Hence why I've not updated anything or posted much the last couple of days. If you've not already seen it, check out the Are you using the new version of PIX? thread:
Quote:Might as well make the most of an opportunity to provide feedback/comments on one of the best D3D tools going [wink]
Inquiring minds want to know.
In closing... another FAQ entry. Before doing my research I thought there'd be more to include, but seems its actually quite a simple topic. By all means let me know if I've missed anything (and/or any other comments as well):
D3D #20: Direct3D and multi-threading.
With the increasing presence of multi-core and multi-processor systems it is becoming more and more important to consider multi-programming options in your software. Even with traditional single-core CPU's it can be a substantial improvement to delegate resource loading/manipulation to "worker threads" (mostly due to the I/O related stalls when loading from a disk).
The simple rule is to keep all Direct3D related work in a single thread. Some resource-related operations can be improved via multi-threading, but core rendering and pipeline configuration gains nothing from multi-threading.
More specifically, if you do need to use the API across multiple threads you must add the D3DCREATE_MULTITHREADED flag to your IDirect3D9::CreateDevice() call. Adding this flag forces the runtime to take critical sections on most API calls, adding around 100 cycles per call (source) - refer to this list for normal function call times. That's before considering any delays resulting from actual contention. By keeping all device/API access in a single thread you do not need to add this flag, even if other parts of your application are using multiple threads. Good software design should allow you to completely avoid using this flag.
Refer to the "Coding for Multiple Cores" presentation from the GDC 2006 conference (more Microsoft presentations) for more information and general best practices.
As previously mentioned, various resource related algorithms suit a multi-threaded approach. Simple examples are streaming resources from disk, decompressing or extracting resources from virtual file systems. A simple way to mitigate any I/O stalling - either from regular storage of from virtual storage - is to do the I/O loading in the worker thread and then use one of D3DX's "In Memory" functions on the main thread. For example, prefer D3DXCreateTextureFromFileInMemoryEx() over D3DXCreateTextureFromFileEx().
For textures, reading the Multithreaded texture loading again... discussion (from the DirectXDev mailing list) is a good idea.
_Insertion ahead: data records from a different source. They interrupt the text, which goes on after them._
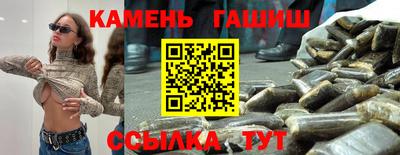 бошки Шахты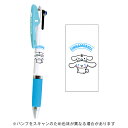 【10%OFFクーポン】三菱鉛筆&カミオジャパンコラボ ジェットストリーム3色ボールペン サンリオ シナモロール JETSTREAM メーカー品番304677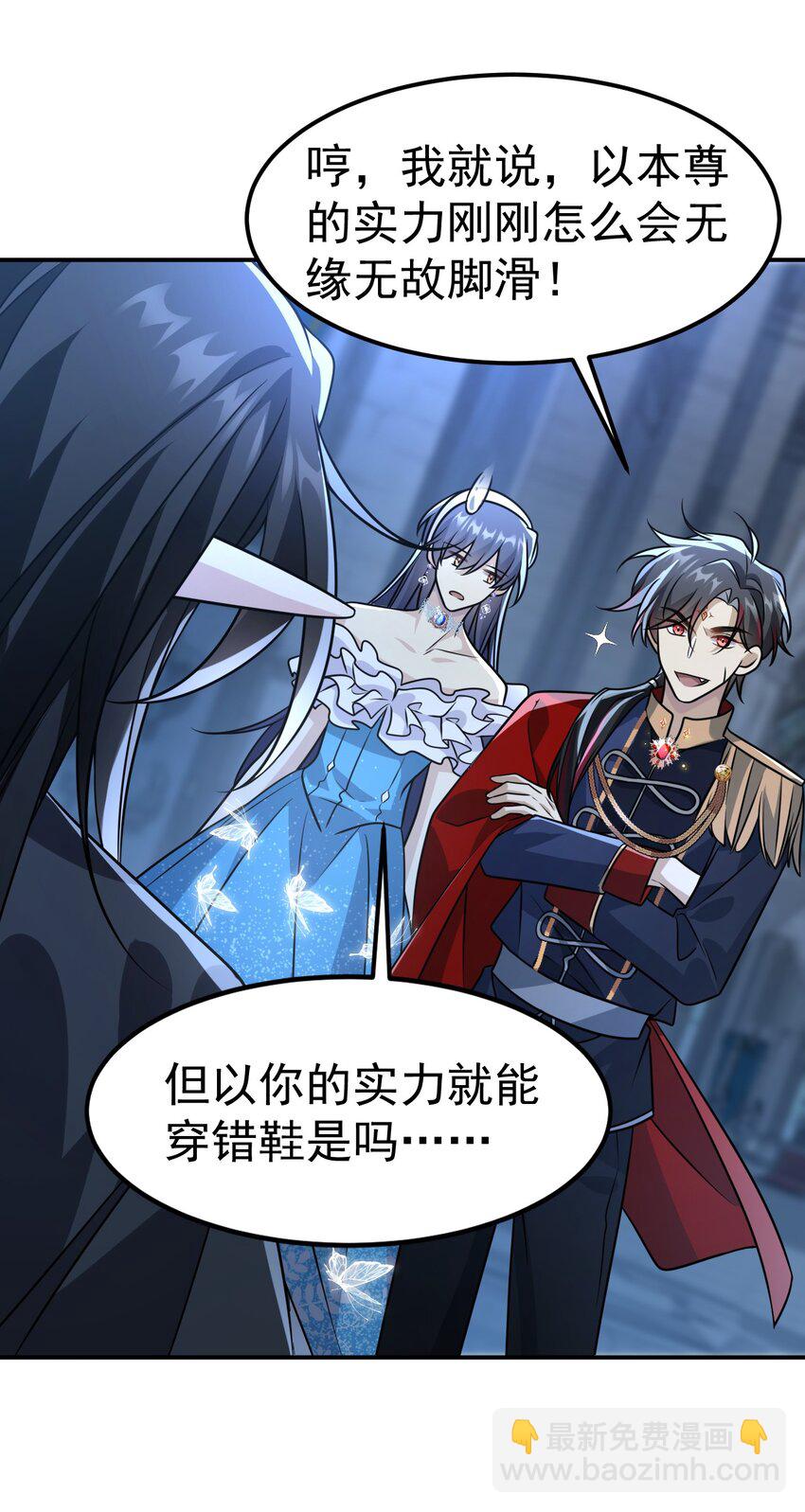 037. 夜雨被俘-第39话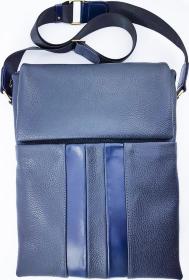 Сумка планшет кожаная синего цвета с плечевым ремнем и ручкой VATTO (11829)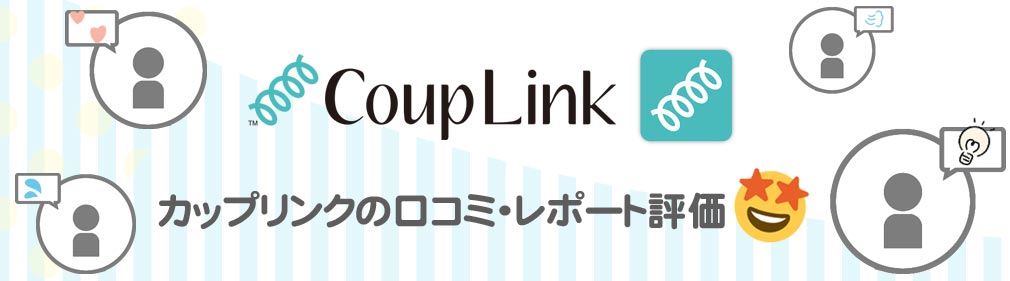 CoupLink（カップリンク）　口コミイメージ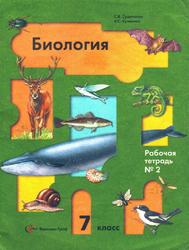 Биология, 7 класс, Рабочая тетрадь №2, Суматохин С.В., Кучменко B.C., 2011
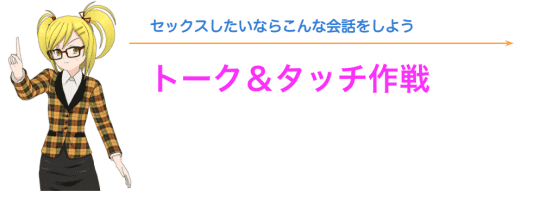 会話を楽しみながらボディタッチを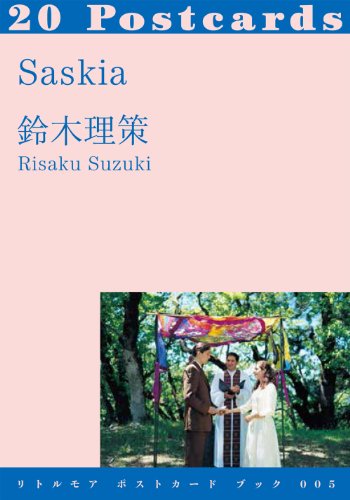 Beispielbild fr Risaku Suzuki - Saskia. 20 Postcards zum Verkauf von Revaluation Books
Creating a texture using the null reference (D3DDEVTYPE_NULLREF) and in the D3DPOOL_SCRATCH pool in a separate thread should then be loaded using D3DXLoadSurfaceFromMemory() on the device/main thread. However, comments on the same mailing list suggest that better performance can be achieved by "rolling your own" loading/copying mechanism. As with many things it's a trade-off between simple or complex code and good or better performance.
It is worth noting that you can have the main device thread lock a resource and pass the pointer to a worker thread to perform the real work. Be sure to do a lock/copy/unlock operation and then pass the data to a worker thread - otherwise the threads (and GPU) will be synchronized until the work is complete thus gaining no multi-threading advantage! Be careful to make copies of the locked data (it will be invalidated after an unlock operation).
Compiling and creating shaders and effects is also a tempting candidate for a multi-threaded approach. Note that the D3DXCreateEffect() will create device objects, thus should either be protected using the D3DCREATE_MULTITHREADED flag or should only be run on the main device thread. To migrate this to a worker thread consider using ID3DXEffectCompiler (the API form of the command line fxc.exe) and passing the results to the main thread where D3DXCreateEffect() can be used. Use of D3DXCompileShader() should be safe across multiple threads as it doesn't require device interaction and the returned byte code can be passed to the main thread to create the actual vertex/pixel shader. Refer to the Building Effects in a Worker Thread discussion on the DirectXDev mailing list.
However, as a general note, run-time creation of a large number of shaders is always going to be slow such that the best performance win might be to compile shaders as part of the build process.
It is worth noting that D3DX10 has a powerful multi-threaded model that should allow easy utilization of a multi-core host system. More details required?